寮生活2
「...ん」
朝のチャイムで目を覚ます。
時計を見ると6:30だ。
屋敷にいるときは7時高度に起きているため30分早い。
「おはよう夜崎」
もう木野田さんは起きていました。
少し意外です。木野田さんは絶対に寝坊するようなタイプだと思っていたのに。
「おはようございます木野田さん、それに松瀬さんと吉岡さんも」
「......」
「お、おはようございます」
松瀬さんは無言で吉岡さんはたどたどしく挨拶を返す。
「ほら、夜崎も早く準備しろ」
「準備?」
部活のことでしょうか?
でも私部活なんて入っていませんが...
「朝食の準備だよ」
「朝食?まだ早くないですか」
「私もそうは思ってるんだがこの寮じゃ全員朝食は大食堂に集まって食べるって決まってんだよ」
何ですかそのめんどくさい規則は。
まぁ私もいつも朝食は兄さんと食べてるから人のこと言えませんけど。
とりあえず顔を洗い、髪を整えて食堂まで向かいます。
食堂に向かう途中でほかのグループとも会いました。
どうやら思った以上に寮生の数が多そうです。
大食堂につくともうほとんどが待っていた。
正直屋敷の食堂の方が綺麗です。
「あら、木野田さんに松瀬さんに吉岡さん。それと神楽ちゃん。おはようござます」
私たちを笑顔で迎える四三川先輩。
「おはようございます四三川先輩」
私も負けじといつも兄さんに放っている笑みを浮かべる。
「!?」
するとそれを見ていた何人かは息を飲んだ。
四三川先輩は私のことを真顔で見つめている。
「四三川先輩、おはようございます。ほら夜崎、さっさと席に座るぞ」
木野田さんが小声で話し、私の手を引っ張っていきます。
「それでは皆さん、頂きます」
全員揃ったところで食事が開始される。
「......」
正直芯珠の料理と比べたら足元にも及ばない味です。
「お前あんままずそうに食うなよな。あのメイドさんの料理と比べたらめっちゃまずいかもしれねぇけどよ」
”めっちゃ”とは思っていません!
「それにしてもお前四三川先輩にしたの名前でしかもちゃん付けで呼ばれるとかすげぇよな」
「そんなに凄いことなんですか?」
「そりゃすげぇーよ。でも気をつけろよ。四三川先輩の信者がこの寮には山ほどいるからちゃん付けで下の名前で呼ばれたりなんかしてたらそいつらの恨みを買うぞ」
確か兄さんの許嫁とか抜かしているあの女狐...じゃなくて栄那さんにもそういう集団があるそうだ。

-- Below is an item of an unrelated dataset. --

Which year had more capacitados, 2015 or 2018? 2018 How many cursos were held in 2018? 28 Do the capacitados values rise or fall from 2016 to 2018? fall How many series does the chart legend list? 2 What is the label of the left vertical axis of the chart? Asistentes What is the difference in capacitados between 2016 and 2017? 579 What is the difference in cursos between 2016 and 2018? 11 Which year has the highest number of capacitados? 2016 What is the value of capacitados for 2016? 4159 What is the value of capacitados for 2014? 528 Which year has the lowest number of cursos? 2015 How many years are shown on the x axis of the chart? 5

「そういえば木野田さん、今日は練習とか言っていませんでしたか?」
「ああ練習だよ。でもいつも陸上部はこの近くの公園とかを使って練習してるからちょっと遅く出ても大丈夫なんだよ」
公園で練習なんてまさに青春です!
「では、今日の朝礼を始めます」
朝食が終わると朝礼が始まりました。
正直やる意味ありますこれ?
「そうそう、新しい寮生がいるんでした」
そう言うと四三川先輩は私の方を向いた。
「神楽ちゃん、皆の前に来て何か一言」
四三川先輩が私のことを神楽ちゃんと言うと何人かが明らかに嫉妬のこもった目で私を見つめてきた。

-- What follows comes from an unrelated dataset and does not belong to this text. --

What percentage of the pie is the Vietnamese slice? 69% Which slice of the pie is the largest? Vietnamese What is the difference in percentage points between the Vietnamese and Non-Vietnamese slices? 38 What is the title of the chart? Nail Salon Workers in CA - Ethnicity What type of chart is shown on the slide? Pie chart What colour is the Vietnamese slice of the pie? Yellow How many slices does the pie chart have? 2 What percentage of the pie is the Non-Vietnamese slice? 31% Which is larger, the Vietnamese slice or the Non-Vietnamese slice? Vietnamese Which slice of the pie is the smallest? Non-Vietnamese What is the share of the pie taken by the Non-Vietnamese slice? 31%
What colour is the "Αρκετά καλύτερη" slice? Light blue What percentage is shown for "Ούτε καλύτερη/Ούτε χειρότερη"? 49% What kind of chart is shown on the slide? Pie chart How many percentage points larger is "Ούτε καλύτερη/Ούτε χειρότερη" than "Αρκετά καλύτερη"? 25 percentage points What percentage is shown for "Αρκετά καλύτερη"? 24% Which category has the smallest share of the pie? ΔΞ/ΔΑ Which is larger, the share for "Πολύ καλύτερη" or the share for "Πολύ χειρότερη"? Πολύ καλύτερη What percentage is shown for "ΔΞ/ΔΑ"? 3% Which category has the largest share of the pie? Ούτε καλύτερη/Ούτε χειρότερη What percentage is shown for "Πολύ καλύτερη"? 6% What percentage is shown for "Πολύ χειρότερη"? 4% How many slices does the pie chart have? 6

「夜崎神楽です。夏休み中は寮にお世話になります。短い間ですが仲良くしていただけると嬉しいです」
わざと可愛らしく言う。
すると以外に大きな拍手が鳴り響いた。
「この神楽ちゃんは常に成績学年一位をキープしている優等生です。皆さんも神楽ちゃんから勉強を教わるように」
そう言っていますがこの四三川先輩も確か二年生で一位のはずです。
多分四三川先輩が普段寮生たちの勉強を教えていると思います。
本当にやる意味がなかった朝礼が終わるとそれぞれ各部屋に戻っていった。
「それじゃ夜崎、また夜にな」
そう言って木野田さんはスパイクを持って部活へと出かけて行った。
夜にということは部活は午前も午後も行うということだ。
こんな暑い中で部活なんてしたら誰か倒れると思いますけど。
「......」
「......」
「......」
ルームメイト同士の気まずい沈黙が続く。
こうしてみるとこの部屋長は木野田さんなのかもしれません。
「あ、そうだ」
こういう時は兄さんに電話してみよう。
本当は帰りたくて仕方ないのだがそういうわけにもいかないので電話で兄さんの声を聴こう。
早速スマホで兄さんに電話を掛けようとスマホを取り出す。
多分今頃兄さんも芯珠監視のもと勉学に励んでいることだろう。
その過酷な日々の中で私の声を聴いたら兄さんのやる気につながるはずです。
でもスマホを見た途端私はあることに気が付きます。